Exercise instructions
The expected answer is the full listing, repeated exactly and free of images.

Recorded data
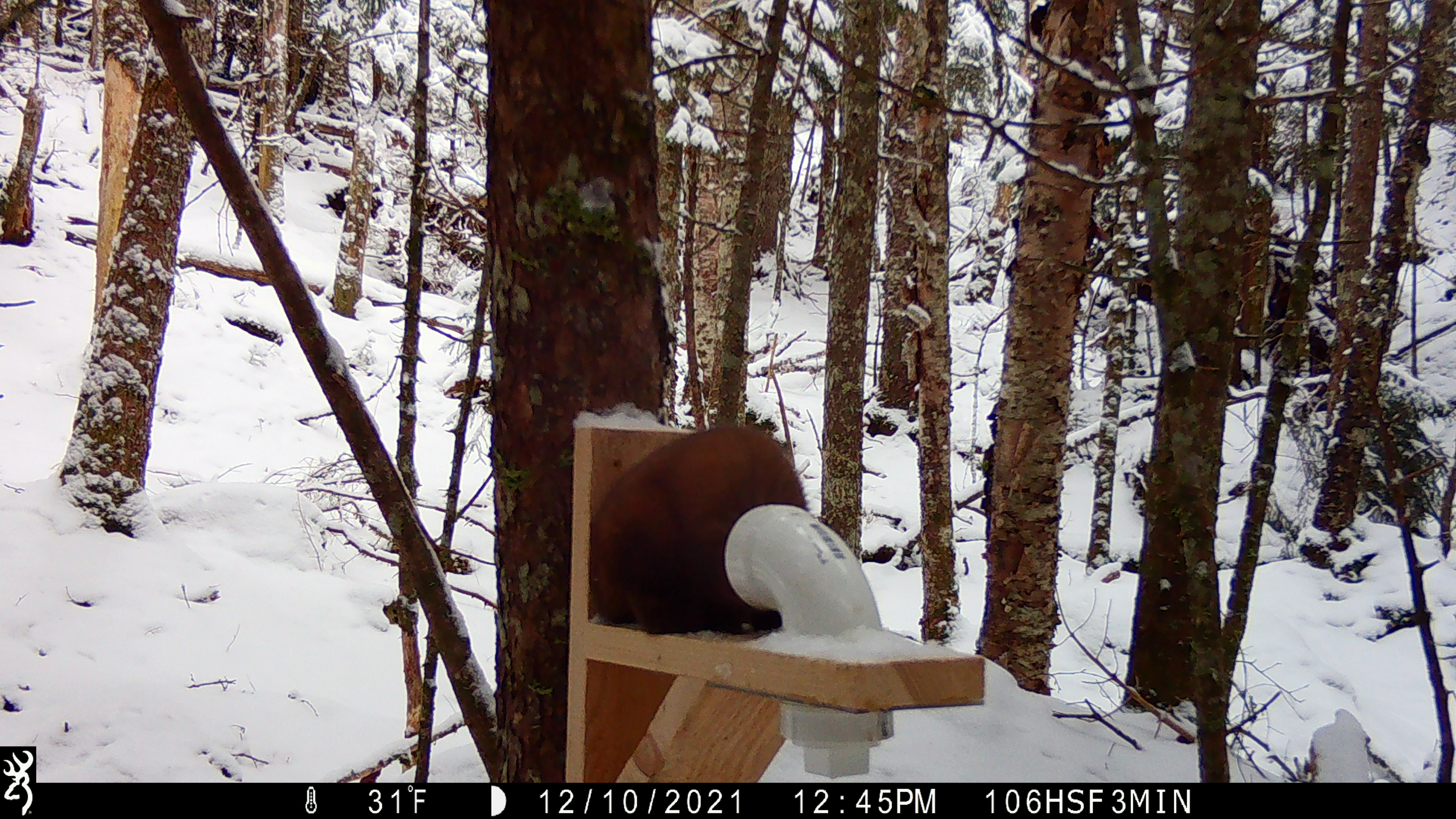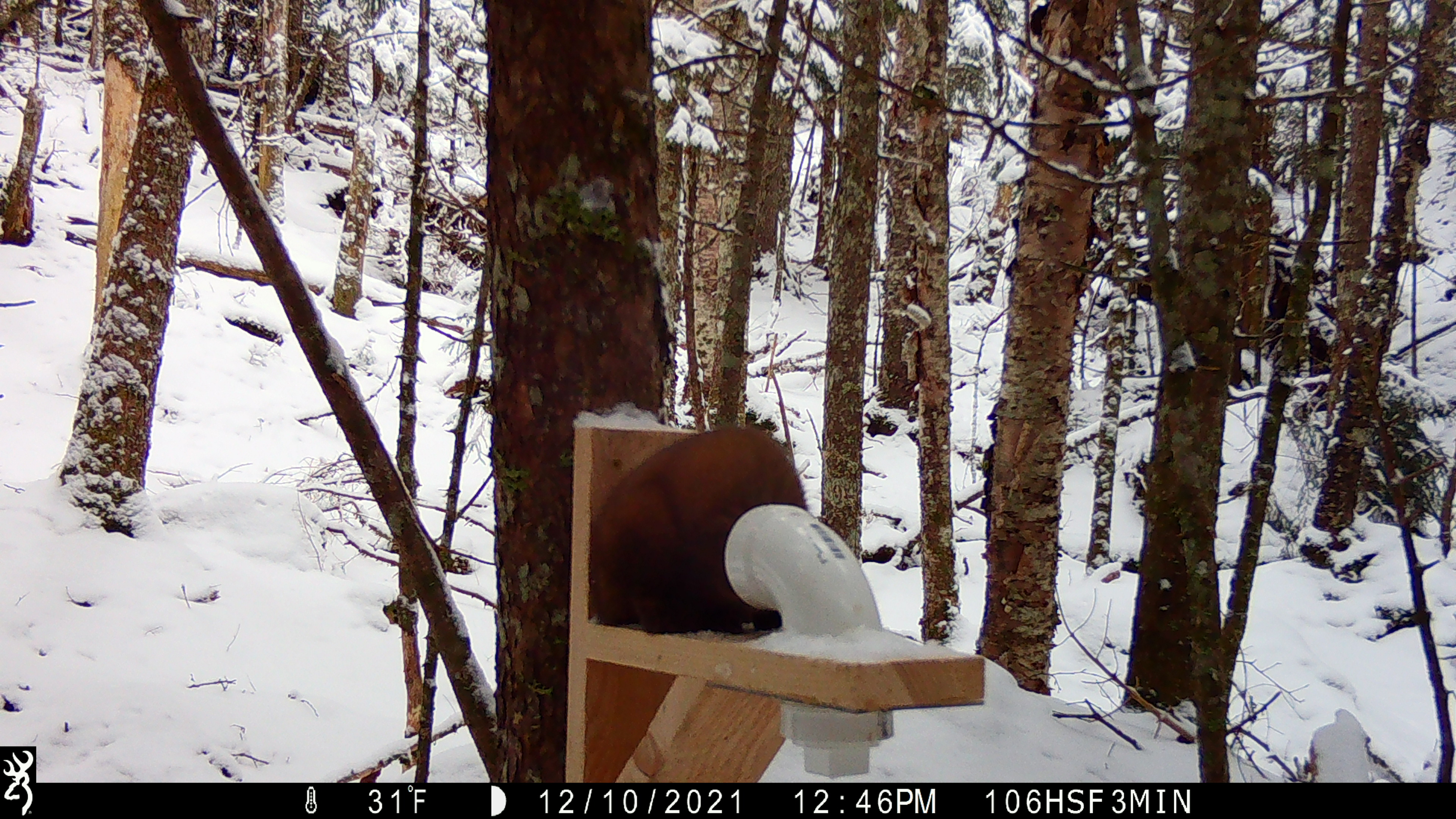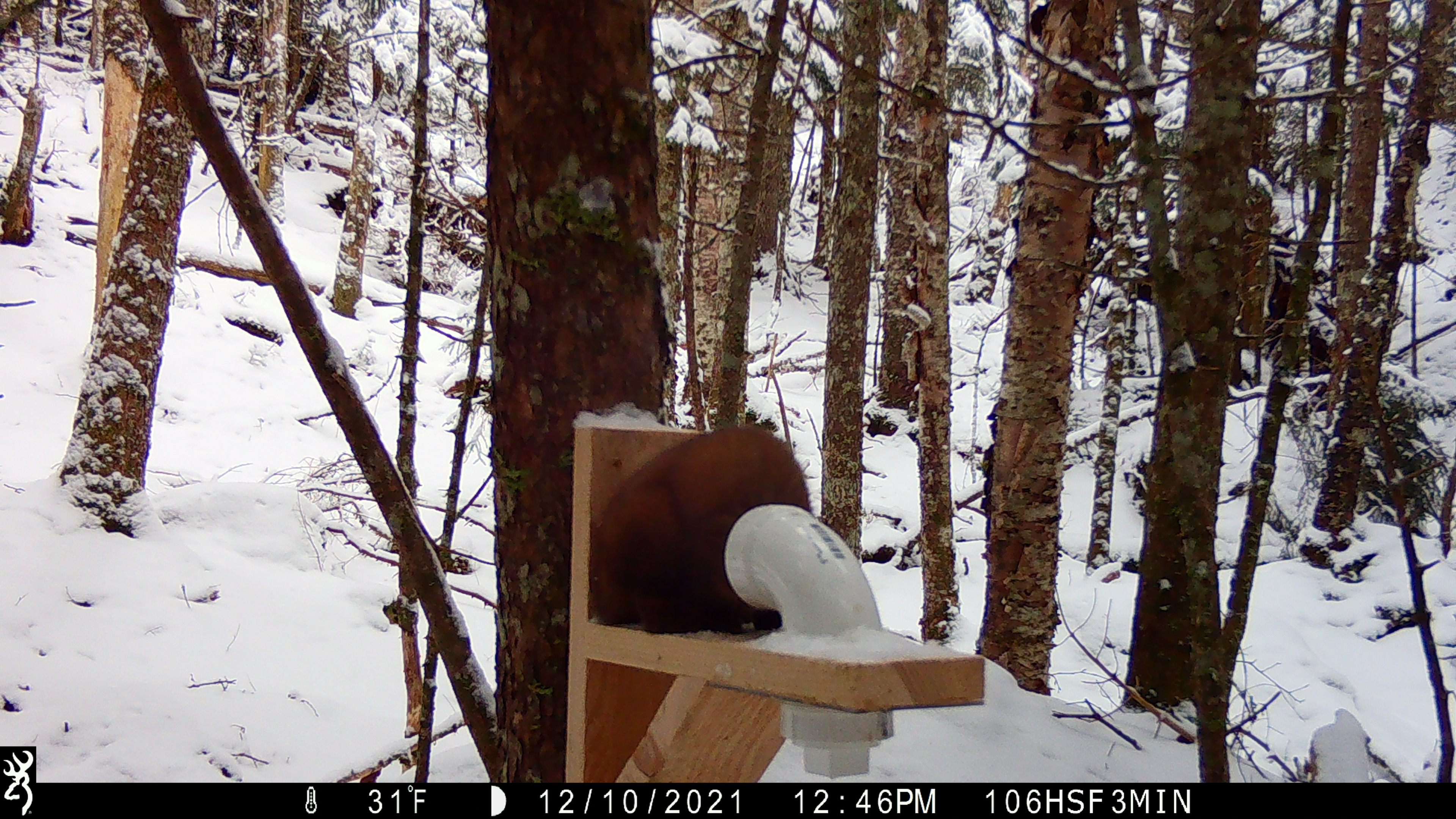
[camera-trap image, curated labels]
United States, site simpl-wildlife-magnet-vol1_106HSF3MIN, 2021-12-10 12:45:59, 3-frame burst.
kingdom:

Response below
[camera-trap image, curated labels]
United States, site simpl-wildlife-magnet-vol1_106HSF3MIN, 2021-12-10 12:45:59, 3-frame burst.
kingdom:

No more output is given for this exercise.